■ Records from a collection:
'''

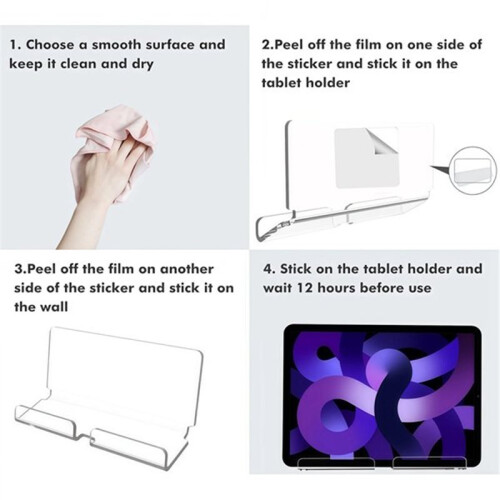 1. Choose a smooth surface and keep it clean and dry

2.Peel off the film on one side of the sticker and stick it on the tablet holder

3.Peel off the film on another side of the sticker and stick it on the wall

4. Stick on the tablet holder and wait 12 hours before use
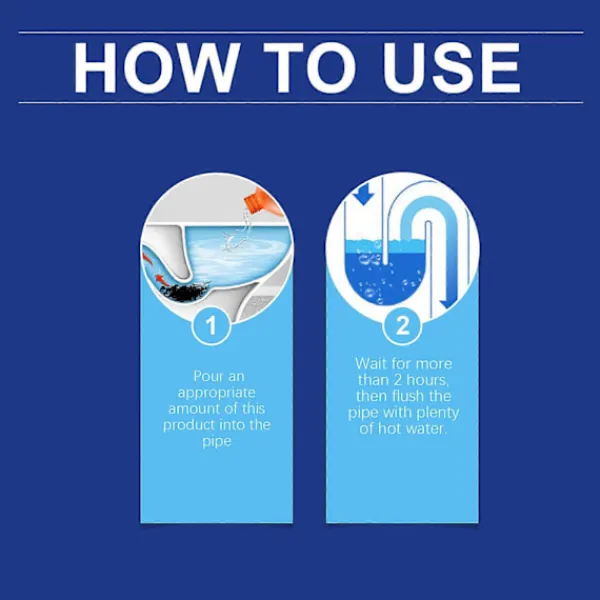 HOW TO USE

1

Pour an appropriate amount of this product into the pipe

2

Wait for more than 2 hours, then flush the pipe with plenty of hot water.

'''

■ What the exercise asks:
Apart from the pictures, which are to be omitted, every record must be transcribed exactly.

■ Task result:
 1. Choose a smooth surface and keep it clean and dry

2.Peel off the film on one side of the sticker and stick it on the tablet holder

3.Peel off the film on another side of the sticker and stick it on the wall

4. Stick on the tablet holder and wait 12 hours before use
 HOW TO USE

1

Pour an appropriate amount of this product into the pipe

2

Wait for more than 2 hours, then flush the pipe with plenty of hot water.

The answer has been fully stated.